#### [TASK REQUIREMENTS]
Quote the passage from the personal story about making mojigangas below, starting at "For years I" and ending at "instruction ever could.".

#### [SOURCE]
==================================================

Let’s Bring Your Idea to Life
My creative story didn’t begin with a plan. It began with curiosity — the kind that grabs you by the hands before it reaches your mind. Growing up in Los Cabos, I was surrounded by color, by celebration, by the stories we tell with our traditions. But I never imagined I would end up building giants that walk among people.
For years I tried different paths. I worked, I explored, I searched. But art kept pulling me back. Not the academic kind — the kind that grows from instinct and necessity. Creating became the one place where my thoughts slowed down and my hands understood what to do.
The turning point was simple: I wanted to build something that didn’t exist yet.
My first mojigangas were rough, heavy, and imperfect. I didn’t know what I was doing — I just knew I wanted to give shape to an emotion, to a character, to a presence larger than life. Every mistake became a teacher. Every failure opened another door. The process itself guided me more than any instruction ever could.
Then came the moment that changed everything:
The first time I stepped inside one of my own creations.
I remember standing there, looking out through the tiny mesh, feeling the weight on my shoulders. And then I walked — and people reacted. Children laughed, adults smiled, strangers forgot whatever they were thinking and met me with pure surprise. In that moment I understood that my work wasn’t just art… it was connection.
It was a bridge.

==================================================

#### [A block of data]
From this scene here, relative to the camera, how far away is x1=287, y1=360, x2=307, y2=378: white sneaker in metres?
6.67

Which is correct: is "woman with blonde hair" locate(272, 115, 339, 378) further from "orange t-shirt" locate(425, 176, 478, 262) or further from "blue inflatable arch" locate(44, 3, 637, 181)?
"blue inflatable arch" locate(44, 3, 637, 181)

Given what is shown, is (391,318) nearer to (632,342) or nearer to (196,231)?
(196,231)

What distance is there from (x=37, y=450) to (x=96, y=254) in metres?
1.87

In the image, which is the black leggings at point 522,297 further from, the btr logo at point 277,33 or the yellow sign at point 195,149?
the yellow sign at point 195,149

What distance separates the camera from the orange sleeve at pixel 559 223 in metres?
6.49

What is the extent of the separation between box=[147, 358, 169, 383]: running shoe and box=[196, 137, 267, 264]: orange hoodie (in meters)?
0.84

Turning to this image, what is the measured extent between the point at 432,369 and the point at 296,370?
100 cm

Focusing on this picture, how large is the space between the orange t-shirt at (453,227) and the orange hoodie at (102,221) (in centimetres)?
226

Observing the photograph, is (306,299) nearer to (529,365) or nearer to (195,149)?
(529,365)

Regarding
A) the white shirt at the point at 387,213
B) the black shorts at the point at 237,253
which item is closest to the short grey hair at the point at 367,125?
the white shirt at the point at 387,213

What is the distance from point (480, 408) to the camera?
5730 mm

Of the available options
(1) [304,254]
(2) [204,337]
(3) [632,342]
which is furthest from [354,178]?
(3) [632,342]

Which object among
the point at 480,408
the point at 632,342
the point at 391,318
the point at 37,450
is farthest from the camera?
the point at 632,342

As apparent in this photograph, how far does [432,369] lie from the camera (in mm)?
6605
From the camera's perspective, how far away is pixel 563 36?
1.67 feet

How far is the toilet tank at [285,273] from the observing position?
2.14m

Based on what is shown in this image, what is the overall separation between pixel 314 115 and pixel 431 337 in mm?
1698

==================================================

#### [COMPLETED EXERCISE]
For years I tried different paths. I worked, I explored, I searched. But art kept pulling me back. Not the academic kind — the kind that grows from instinct and necessity. Creating became the one place where my thoughts slowed down and my hands understood what to do.
The turning point was simple: I wanted to build something that didn’t exist yet.
My first mojigangas were rough, heavy, and imperfect. I didn’t know what I was doing — I just knew I wanted to give shape to an emotion, to a character, to a presence larger than life. Every mistake became a teacher. Every failure opened another door. The process itself guided me more than any instruction ever could.